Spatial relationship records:
>>

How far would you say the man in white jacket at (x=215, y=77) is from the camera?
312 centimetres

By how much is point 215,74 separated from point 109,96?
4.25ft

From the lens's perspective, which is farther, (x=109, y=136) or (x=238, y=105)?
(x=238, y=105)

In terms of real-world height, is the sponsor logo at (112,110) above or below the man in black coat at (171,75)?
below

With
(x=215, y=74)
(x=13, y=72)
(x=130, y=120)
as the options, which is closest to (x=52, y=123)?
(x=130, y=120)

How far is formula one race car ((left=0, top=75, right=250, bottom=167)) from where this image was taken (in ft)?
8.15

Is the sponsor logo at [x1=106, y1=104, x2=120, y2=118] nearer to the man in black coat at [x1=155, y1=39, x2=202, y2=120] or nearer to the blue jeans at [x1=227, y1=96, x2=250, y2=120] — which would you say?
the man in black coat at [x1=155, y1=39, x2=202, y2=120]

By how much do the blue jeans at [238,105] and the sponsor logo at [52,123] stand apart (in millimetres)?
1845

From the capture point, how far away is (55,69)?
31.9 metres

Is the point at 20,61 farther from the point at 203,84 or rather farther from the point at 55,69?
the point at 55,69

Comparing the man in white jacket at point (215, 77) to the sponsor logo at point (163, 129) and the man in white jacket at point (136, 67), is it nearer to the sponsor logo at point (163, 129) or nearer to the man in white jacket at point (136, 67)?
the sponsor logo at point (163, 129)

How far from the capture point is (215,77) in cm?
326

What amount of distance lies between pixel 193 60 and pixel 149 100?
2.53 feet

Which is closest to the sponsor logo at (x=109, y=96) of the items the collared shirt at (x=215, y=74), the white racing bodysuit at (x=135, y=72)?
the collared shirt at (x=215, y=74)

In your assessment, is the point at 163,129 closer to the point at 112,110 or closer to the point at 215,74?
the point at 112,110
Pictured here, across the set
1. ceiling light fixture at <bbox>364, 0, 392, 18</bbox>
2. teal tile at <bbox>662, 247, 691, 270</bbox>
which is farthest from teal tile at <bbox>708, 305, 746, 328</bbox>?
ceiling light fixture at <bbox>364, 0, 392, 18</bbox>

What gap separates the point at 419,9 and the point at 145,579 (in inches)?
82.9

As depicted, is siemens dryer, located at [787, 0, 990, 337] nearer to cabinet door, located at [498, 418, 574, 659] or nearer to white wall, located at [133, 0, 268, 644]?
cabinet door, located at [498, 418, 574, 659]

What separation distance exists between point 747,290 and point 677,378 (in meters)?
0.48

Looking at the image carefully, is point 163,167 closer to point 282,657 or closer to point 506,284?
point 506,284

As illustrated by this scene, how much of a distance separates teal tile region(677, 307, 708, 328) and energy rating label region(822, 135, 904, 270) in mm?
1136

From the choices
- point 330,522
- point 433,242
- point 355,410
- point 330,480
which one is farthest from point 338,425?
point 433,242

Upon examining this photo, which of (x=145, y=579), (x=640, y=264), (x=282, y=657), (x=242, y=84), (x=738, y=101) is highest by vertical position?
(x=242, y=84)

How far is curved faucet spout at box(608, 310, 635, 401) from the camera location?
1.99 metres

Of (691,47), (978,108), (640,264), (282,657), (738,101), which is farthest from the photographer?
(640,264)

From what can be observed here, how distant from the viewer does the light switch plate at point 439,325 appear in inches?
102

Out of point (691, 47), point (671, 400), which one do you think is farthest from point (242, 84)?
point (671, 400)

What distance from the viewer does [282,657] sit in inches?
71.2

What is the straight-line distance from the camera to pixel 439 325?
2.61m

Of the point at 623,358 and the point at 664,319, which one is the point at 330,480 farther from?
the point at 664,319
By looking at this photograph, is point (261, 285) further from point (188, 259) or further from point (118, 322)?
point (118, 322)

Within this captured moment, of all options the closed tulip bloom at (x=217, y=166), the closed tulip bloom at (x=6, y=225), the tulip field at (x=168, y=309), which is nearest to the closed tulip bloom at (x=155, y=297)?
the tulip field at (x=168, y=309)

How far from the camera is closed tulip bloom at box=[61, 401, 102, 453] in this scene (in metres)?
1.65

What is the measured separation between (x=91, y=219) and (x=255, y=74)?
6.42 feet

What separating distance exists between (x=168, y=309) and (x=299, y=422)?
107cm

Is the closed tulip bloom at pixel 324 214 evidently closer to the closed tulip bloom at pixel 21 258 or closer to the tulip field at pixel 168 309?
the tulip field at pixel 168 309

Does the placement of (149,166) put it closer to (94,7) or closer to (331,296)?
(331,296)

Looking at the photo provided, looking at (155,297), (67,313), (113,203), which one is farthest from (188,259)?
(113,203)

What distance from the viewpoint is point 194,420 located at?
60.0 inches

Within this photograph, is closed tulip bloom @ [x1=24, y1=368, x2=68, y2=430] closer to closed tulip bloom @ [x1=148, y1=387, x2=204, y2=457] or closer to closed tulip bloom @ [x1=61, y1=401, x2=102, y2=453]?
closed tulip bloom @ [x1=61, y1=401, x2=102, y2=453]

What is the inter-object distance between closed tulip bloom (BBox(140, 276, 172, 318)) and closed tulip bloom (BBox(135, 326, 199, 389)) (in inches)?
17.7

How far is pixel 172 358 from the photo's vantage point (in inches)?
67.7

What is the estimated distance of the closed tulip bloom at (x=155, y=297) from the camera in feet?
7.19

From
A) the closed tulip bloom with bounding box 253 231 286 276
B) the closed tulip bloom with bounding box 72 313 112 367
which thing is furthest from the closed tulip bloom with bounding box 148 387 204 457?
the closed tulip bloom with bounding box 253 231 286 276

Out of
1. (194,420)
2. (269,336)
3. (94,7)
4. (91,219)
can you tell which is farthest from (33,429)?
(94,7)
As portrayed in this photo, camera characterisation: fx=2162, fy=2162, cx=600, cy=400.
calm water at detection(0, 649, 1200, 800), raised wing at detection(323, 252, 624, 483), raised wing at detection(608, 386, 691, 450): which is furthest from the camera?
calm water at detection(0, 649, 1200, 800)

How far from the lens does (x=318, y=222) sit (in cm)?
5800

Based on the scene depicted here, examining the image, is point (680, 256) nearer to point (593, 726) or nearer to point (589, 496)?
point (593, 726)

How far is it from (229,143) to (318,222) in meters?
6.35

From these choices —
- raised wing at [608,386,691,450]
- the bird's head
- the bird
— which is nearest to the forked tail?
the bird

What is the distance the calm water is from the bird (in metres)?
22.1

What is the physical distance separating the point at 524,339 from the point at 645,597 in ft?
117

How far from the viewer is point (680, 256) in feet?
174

<<

-- AIM OF THE TASK --
Copy out every row above word for word.

-- EXPECTED OUTPUT --
How far would you say the man in white jacket at (x=215, y=77) is from the camera?
312 centimetres

By how much is point 215,74 separated from point 109,96?
4.25ft

From the lens's perspective, which is farther, (x=109, y=136) or (x=238, y=105)?
(x=238, y=105)

In terms of real-world height, is the sponsor logo at (112,110) above or below the man in black coat at (171,75)?
below

With
(x=215, y=74)
(x=13, y=72)
(x=130, y=120)
as the options, which is closest to (x=52, y=123)?
(x=130, y=120)

How far is formula one race car ((left=0, top=75, right=250, bottom=167)) from where this image was taken (in ft)?
8.15

Is the sponsor logo at [x1=106, y1=104, x2=120, y2=118] nearer to the man in black coat at [x1=155, y1=39, x2=202, y2=120] or nearer to the blue jeans at [x1=227, y1=96, x2=250, y2=120] — which would you say?
the man in black coat at [x1=155, y1=39, x2=202, y2=120]

By how much do the blue jeans at [238,105] and the sponsor logo at [52,123] stand apart (in millimetres)?
1845

From the capture point, how far away is (55,69)?
31.9 metres

Is the point at 20,61 farther from the point at 203,84 or rather farther from the point at 55,69?
the point at 55,69

Comparing the man in white jacket at point (215, 77) to the sponsor logo at point (163, 129) and the man in white jacket at point (136, 67), is it nearer to the sponsor logo at point (163, 129) or nearer to the man in white jacket at point (136, 67)?
the sponsor logo at point (163, 129)

How far from the capture point is (215,77) in cm?
326

What amount of distance lies between pixel 193 60 and pixel 149 100?
2.53 feet

Which is closest to the sponsor logo at (x=109, y=96) of the items the collared shirt at (x=215, y=74), the white racing bodysuit at (x=135, y=72)?
the collared shirt at (x=215, y=74)

In your assessment, is the point at 163,129 closer to the point at 112,110 or closer to the point at 215,74?
the point at 112,110
Pictured here, across the set
1. ceiling light fixture at <bbox>364, 0, 392, 18</bbox>
2. teal tile at <bbox>662, 247, 691, 270</bbox>
which is farthest from teal tile at <bbox>708, 305, 746, 328</bbox>?
ceiling light fixture at <bbox>364, 0, 392, 18</bbox>

What gap separates the point at 419,9 and the point at 145,579 (in inches)?
82.9

As depicted, is siemens dryer, located at [787, 0, 990, 337] nearer to cabinet door, located at [498, 418, 574, 659] or nearer to white wall, located at [133, 0, 268, 644]?
cabinet door, located at [498, 418, 574, 659]

What separation distance exists between point 747,290 and point 677,378 (in meters)?
0.48

Looking at the image carefully, is point 163,167 closer to point 282,657 or closer to point 506,284?
point 506,284

As illustrated by this scene, how much of a distance separates teal tile region(677, 307, 708, 328) and energy rating label region(822, 135, 904, 270) in mm?
1136

From the choices
- point 330,522
- point 433,242
- point 355,410
- point 330,480
which one is farthest from point 338,425?
point 433,242

Upon examining this photo, which of (x=145, y=579), (x=640, y=264), (x=282, y=657), (x=242, y=84), (x=738, y=101) is highest by vertical position?
(x=242, y=84)

How far is curved faucet spout at box(608, 310, 635, 401) from the camera location?
1.99 metres

Of (691,47), (978,108), (640,264), (282,657), (738,101), which is farthest from the photographer?
(640,264)

From what can be observed here, how distant from the viewer does the light switch plate at point 439,325 appear in inches?
102

Out of point (691, 47), point (671, 400), which one do you think is farthest from point (242, 84)?
point (671, 400)

What distance from the viewer does [282,657] sit in inches?
71.2

What is the straight-line distance from the camera to pixel 439 325?
2.61m

Of the point at 623,358 and the point at 664,319, which one is the point at 330,480 farther from?
the point at 664,319
By looking at this photograph, is point (261, 285) further from point (188, 259) or further from point (118, 322)?
point (118, 322)

Within this captured moment, of all options the closed tulip bloom at (x=217, y=166), the closed tulip bloom at (x=6, y=225), the tulip field at (x=168, y=309), which is nearest to the closed tulip bloom at (x=155, y=297)?
the tulip field at (x=168, y=309)

How far from the camera is closed tulip bloom at box=[61, 401, 102, 453] in this scene (in metres)?
1.65

What is the measured separation between (x=91, y=219) and (x=255, y=74)?
6.42 feet

What separating distance exists between (x=168, y=309) and (x=299, y=422)?
107cm

Is the closed tulip bloom at pixel 324 214 evidently closer to the closed tulip bloom at pixel 21 258 or closer to the tulip field at pixel 168 309?
the tulip field at pixel 168 309

Does the placement of (149,166) put it closer to (94,7) or closer to (331,296)?
(331,296)

Looking at the photo provided, looking at (155,297), (67,313), (113,203), which one is farthest from (188,259)?
(113,203)

What distance from the viewpoint is point 194,420 located at?
60.0 inches

Within this photograph, is closed tulip bloom @ [x1=24, y1=368, x2=68, y2=430] closer to closed tulip bloom @ [x1=148, y1=387, x2=204, y2=457] or closer to closed tulip bloom @ [x1=61, y1=401, x2=102, y2=453]?
closed tulip bloom @ [x1=61, y1=401, x2=102, y2=453]

What is the inter-object distance between closed tulip bloom (BBox(140, 276, 172, 318)) and closed tulip bloom (BBox(135, 326, 199, 389)) (in inches)?
17.7

How far is pixel 172 358 from the photo's vantage point (in inches)?
67.7

What is the estimated distance of the closed tulip bloom at (x=155, y=297) from the camera in feet?
7.19

From
A) the closed tulip bloom with bounding box 253 231 286 276
B) the closed tulip bloom with bounding box 72 313 112 367
which thing is furthest from the closed tulip bloom with bounding box 148 387 204 457?
the closed tulip bloom with bounding box 253 231 286 276

Out of
1. (194,420)
2. (269,336)
3. (94,7)
4. (91,219)
can you tell which is farthest from (33,429)?
(94,7)
As portrayed in this photo, camera characterisation: fx=2162, fy=2162, cx=600, cy=400.
calm water at detection(0, 649, 1200, 800), raised wing at detection(323, 252, 624, 483), raised wing at detection(608, 386, 691, 450): which is furthest from the camera?
calm water at detection(0, 649, 1200, 800)

How far from the lens does (x=318, y=222) sit (in cm)?
5800

Based on the scene depicted here, examining the image, is point (680, 256) nearer to point (593, 726) or nearer to point (589, 496)?
point (593, 726)

How far is it from (229,143) to (318,222) in meters?
6.35

From these choices —
- raised wing at [608,386,691,450]
- the bird's head
- the bird
— which is nearest to the forked tail?
the bird

What is the distance the calm water is from the bird (in metres)?
22.1

What is the physical distance separating the point at 524,339 from the point at 645,597 in ft?
117

How far from the viewer is point (680, 256) in feet?
174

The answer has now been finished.